▶ _TEXTAUSZUG_
>>>>

Dass die Preise quer durch alle Wirtschaftsbereiche angesichts der Krise auf den Energiemärkten aus purer Not heraus steigen, bezweifelt er. Das Jahr 2022 werde dazu benutzt, die Wertschöpfung zu verbessern und Preiserhöhungen nachzuholen, die sich zuvor nicht durchsetzen ließen, ist Kreutzer überzeugt.

"Die Welt ist nicht gut"

Jeder knalle auf die tatsächlichen Kostensteigerungen selbst noch was drauf. "Das ist kein Vorwurf, sondern Fakt. Die Welt ist nicht gut." Letztlich verteuerte sich das Leben der Österreicher damit im August um mehr als neun Prozent.

Der Chef von Kreutzer Fischer & Partner spart nicht mit Beispielen. Für Flugtickets etwa müsse heuer um 26 Prozent mehr ausgelegt werden. Dabei habe sich weder das Personal der Airlines signifikant verteuert, noch gebe es hohe Abschreibungen. Kerosin mache weniger als ein Viertel ihrer Gesamtkosten aus.

<<<<

▶ _GEGEBENE INFORMATIONEN_
>>>>

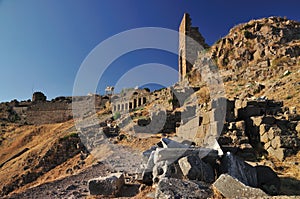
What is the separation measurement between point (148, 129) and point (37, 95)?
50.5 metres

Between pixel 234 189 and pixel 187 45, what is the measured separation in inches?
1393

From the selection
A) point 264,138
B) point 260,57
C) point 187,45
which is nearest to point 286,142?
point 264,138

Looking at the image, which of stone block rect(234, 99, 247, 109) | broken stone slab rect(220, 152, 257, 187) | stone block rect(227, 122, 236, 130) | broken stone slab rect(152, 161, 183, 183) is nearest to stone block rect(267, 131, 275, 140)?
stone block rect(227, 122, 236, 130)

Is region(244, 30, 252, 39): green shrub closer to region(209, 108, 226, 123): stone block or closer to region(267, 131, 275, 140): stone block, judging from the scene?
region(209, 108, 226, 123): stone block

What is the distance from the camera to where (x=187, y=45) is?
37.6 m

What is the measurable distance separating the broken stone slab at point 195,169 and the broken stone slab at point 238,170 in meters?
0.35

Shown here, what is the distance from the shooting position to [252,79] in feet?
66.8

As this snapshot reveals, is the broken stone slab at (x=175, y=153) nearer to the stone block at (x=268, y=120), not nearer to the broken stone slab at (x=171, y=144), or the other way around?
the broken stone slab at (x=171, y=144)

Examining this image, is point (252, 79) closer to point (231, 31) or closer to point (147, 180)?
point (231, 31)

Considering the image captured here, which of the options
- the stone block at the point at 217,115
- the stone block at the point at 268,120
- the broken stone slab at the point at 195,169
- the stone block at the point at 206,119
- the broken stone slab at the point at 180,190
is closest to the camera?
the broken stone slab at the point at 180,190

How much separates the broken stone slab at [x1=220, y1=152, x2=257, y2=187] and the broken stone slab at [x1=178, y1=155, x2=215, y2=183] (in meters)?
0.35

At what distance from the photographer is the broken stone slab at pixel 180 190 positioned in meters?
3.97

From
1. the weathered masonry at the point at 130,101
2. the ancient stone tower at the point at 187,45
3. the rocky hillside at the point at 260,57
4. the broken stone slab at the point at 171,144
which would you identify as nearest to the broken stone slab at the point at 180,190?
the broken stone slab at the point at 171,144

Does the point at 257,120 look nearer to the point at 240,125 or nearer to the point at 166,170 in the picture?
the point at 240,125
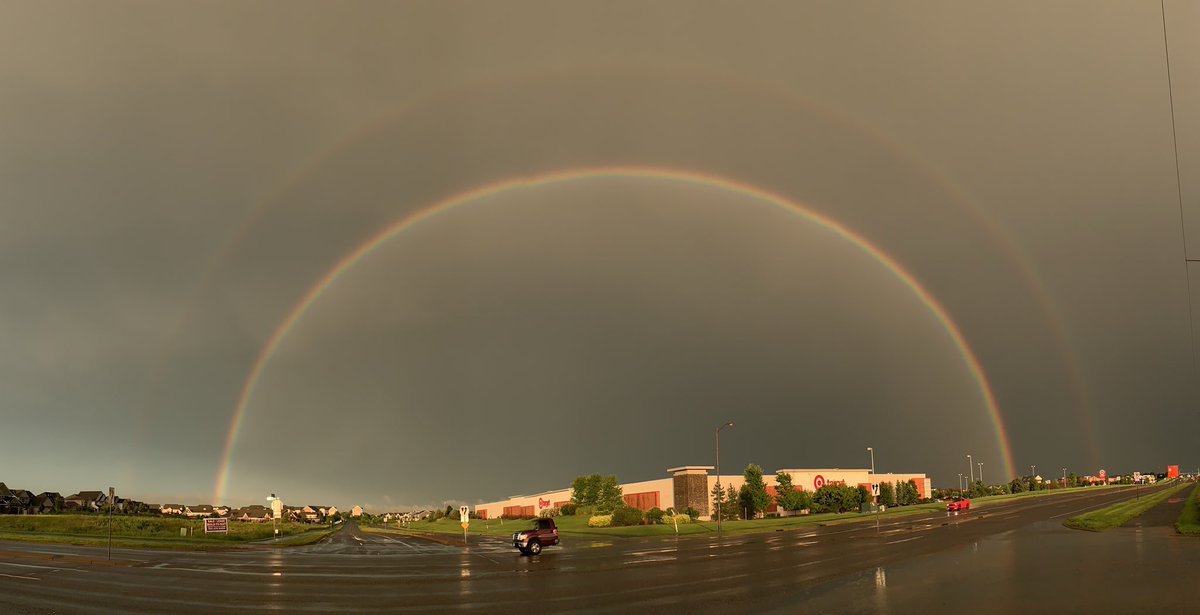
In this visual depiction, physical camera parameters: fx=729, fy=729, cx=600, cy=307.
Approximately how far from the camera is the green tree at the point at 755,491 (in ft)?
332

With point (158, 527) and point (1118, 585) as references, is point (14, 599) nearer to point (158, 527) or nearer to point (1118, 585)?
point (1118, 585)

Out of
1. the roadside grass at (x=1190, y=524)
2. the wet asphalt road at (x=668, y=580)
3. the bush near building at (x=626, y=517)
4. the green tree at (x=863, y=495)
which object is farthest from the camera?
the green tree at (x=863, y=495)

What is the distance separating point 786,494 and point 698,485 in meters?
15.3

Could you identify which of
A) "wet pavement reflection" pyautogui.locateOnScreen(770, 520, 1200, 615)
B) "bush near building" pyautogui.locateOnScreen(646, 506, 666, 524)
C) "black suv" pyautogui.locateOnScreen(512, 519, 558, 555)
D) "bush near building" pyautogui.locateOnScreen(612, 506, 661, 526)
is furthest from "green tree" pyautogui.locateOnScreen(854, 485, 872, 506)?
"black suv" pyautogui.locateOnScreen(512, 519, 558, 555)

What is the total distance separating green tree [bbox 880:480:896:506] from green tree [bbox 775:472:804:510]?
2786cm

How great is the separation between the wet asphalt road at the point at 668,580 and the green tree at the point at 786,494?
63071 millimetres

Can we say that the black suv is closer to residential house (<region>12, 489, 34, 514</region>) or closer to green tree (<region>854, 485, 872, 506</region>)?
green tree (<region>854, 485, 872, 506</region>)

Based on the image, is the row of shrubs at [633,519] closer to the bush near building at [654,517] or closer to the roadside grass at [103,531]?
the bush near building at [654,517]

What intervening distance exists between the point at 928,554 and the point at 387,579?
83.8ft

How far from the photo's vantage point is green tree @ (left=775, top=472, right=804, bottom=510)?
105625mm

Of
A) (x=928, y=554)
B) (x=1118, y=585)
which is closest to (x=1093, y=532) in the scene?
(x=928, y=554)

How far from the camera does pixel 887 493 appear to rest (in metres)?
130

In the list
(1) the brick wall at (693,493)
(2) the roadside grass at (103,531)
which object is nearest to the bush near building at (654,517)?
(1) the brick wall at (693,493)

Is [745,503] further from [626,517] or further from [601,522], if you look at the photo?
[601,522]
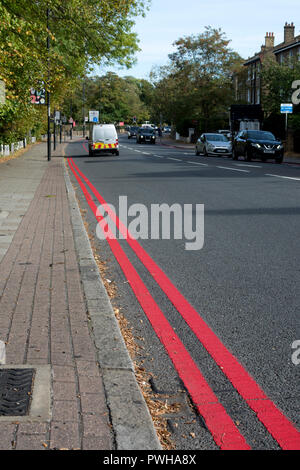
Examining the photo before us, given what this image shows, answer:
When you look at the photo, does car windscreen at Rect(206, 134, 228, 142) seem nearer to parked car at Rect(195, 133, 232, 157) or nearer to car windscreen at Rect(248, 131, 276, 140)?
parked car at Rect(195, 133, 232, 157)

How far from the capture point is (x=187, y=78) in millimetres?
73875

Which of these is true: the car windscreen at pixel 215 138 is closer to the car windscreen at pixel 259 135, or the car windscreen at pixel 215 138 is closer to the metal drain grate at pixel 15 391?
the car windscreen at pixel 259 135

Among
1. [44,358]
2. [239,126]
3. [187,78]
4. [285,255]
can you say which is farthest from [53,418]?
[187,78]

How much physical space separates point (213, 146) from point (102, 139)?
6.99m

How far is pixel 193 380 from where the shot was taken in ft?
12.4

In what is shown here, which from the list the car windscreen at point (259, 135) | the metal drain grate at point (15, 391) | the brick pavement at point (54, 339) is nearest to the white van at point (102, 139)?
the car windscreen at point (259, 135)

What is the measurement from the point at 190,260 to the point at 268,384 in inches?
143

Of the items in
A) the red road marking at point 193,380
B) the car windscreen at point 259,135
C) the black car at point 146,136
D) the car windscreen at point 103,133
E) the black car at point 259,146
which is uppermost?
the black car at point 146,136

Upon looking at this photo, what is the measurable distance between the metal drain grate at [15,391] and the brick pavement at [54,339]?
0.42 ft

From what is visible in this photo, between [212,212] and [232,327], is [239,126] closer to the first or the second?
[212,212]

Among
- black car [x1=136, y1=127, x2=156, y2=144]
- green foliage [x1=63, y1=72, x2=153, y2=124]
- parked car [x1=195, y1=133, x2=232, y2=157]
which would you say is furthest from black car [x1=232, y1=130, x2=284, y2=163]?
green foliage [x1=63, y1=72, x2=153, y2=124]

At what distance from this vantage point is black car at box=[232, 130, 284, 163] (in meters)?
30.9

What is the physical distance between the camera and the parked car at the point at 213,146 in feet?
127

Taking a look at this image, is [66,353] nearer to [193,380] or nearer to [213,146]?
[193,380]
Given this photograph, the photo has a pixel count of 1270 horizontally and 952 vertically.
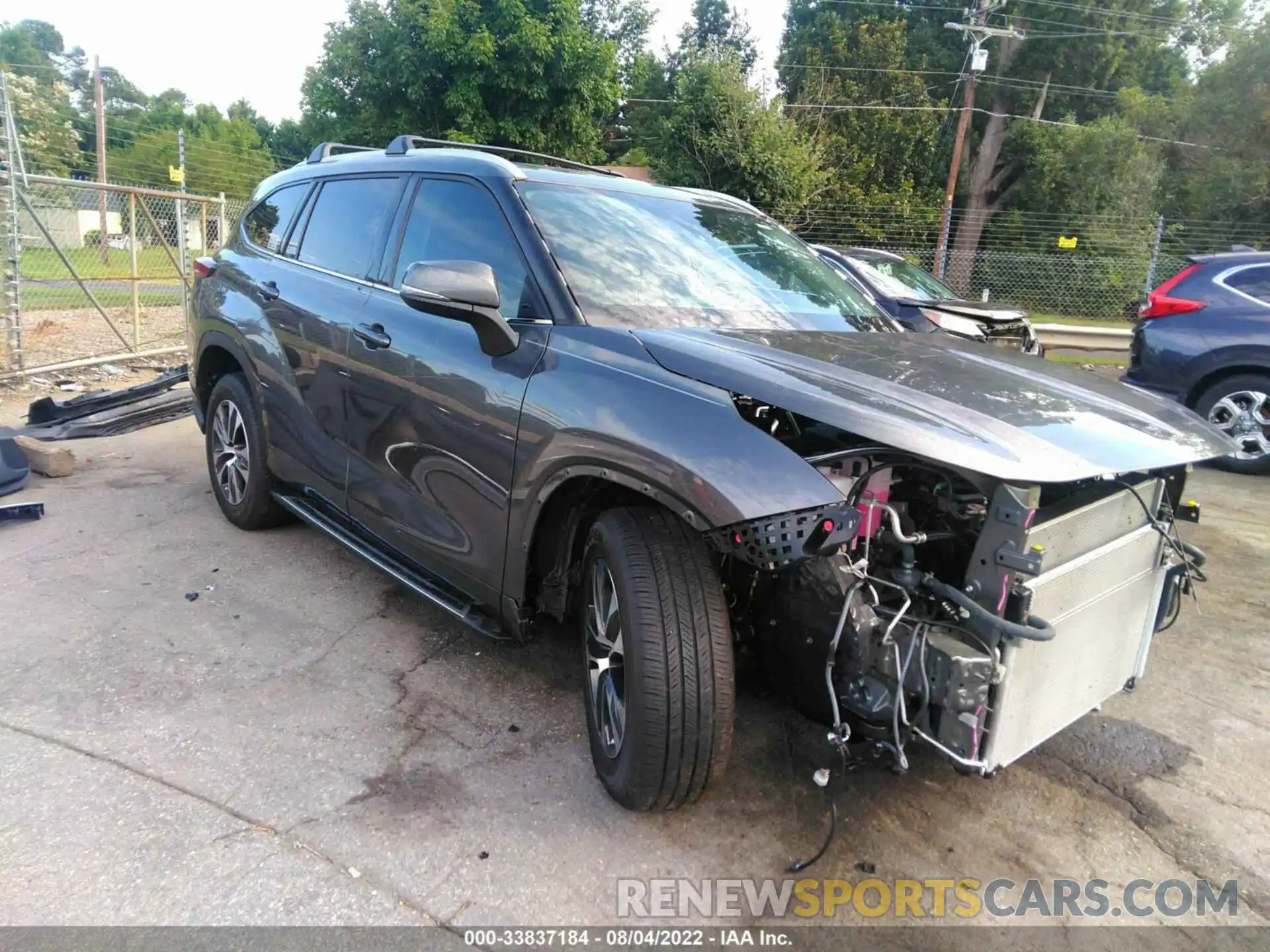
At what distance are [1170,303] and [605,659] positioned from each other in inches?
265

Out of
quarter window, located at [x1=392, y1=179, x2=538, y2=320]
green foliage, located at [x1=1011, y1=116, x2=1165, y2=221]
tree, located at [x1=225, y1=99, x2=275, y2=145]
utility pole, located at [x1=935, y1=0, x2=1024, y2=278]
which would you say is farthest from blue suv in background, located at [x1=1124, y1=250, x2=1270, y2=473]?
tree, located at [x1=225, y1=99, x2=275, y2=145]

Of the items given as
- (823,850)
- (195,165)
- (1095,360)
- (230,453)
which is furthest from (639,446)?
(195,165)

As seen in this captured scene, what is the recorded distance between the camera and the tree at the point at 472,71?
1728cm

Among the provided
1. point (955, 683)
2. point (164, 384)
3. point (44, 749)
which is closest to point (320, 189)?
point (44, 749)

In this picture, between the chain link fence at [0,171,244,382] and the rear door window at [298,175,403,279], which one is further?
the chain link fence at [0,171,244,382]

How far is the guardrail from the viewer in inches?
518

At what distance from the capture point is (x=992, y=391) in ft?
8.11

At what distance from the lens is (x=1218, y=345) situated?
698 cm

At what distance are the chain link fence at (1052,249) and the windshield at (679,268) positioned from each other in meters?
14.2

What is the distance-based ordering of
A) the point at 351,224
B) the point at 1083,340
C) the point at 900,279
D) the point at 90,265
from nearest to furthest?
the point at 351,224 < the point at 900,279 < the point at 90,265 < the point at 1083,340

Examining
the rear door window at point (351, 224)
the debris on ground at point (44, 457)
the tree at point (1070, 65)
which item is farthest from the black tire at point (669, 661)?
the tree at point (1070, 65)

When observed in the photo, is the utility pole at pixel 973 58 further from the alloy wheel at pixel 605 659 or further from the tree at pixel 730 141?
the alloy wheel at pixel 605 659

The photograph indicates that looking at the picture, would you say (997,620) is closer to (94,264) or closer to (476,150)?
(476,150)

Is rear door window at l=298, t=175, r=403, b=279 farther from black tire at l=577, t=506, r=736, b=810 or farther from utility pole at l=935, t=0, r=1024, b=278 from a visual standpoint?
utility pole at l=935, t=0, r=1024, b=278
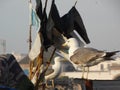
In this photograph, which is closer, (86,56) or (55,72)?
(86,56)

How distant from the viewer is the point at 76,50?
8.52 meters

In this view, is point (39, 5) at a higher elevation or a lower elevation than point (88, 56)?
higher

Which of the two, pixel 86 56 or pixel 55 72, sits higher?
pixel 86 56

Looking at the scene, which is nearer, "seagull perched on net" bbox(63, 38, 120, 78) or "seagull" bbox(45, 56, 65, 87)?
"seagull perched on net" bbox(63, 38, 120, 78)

<<<<

▶ _ÜBUNGSAUFGABEN_
**A)** Welche Kosten der Airlines werden im Textauszug beim Beispiel der Flugtickets genannt? Zähl alle auf.
**B)** Fass den Absatz im Textauszug, der mit „Der Chef von Kreutzer Fischer & Partner“ beginnt, als kurze Liste zusammen und behalte die wichtigsten Fakten.

▶ _LÖSUNGEN_
**A)** Personal, Abschreibungen, Kerosin

**B)**
- Laut dem Chef von Kreutzer Fischer & Partner kosten Flugtickets heuer um 26 Prozent mehr.
- Das Personal der Airlines ist nicht wesentlich teurer geworden.
- Hohe Abschreibungen gibt es nicht.
- Kerosin macht weniger als ein Viertel der Gesamtkosten aus.